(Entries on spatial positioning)
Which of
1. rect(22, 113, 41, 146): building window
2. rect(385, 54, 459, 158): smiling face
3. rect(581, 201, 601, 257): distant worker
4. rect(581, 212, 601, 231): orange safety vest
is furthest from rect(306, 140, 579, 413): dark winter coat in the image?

◆ Problem requirements: Return all of the entries exactly as written.

◆ Answer for this exercise:
Which of
1. rect(22, 113, 41, 146): building window
2. rect(385, 54, 459, 158): smiling face
3. rect(581, 201, 601, 257): distant worker
4. rect(581, 212, 601, 231): orange safety vest
is furthest from rect(306, 140, 579, 413): dark winter coat in the image?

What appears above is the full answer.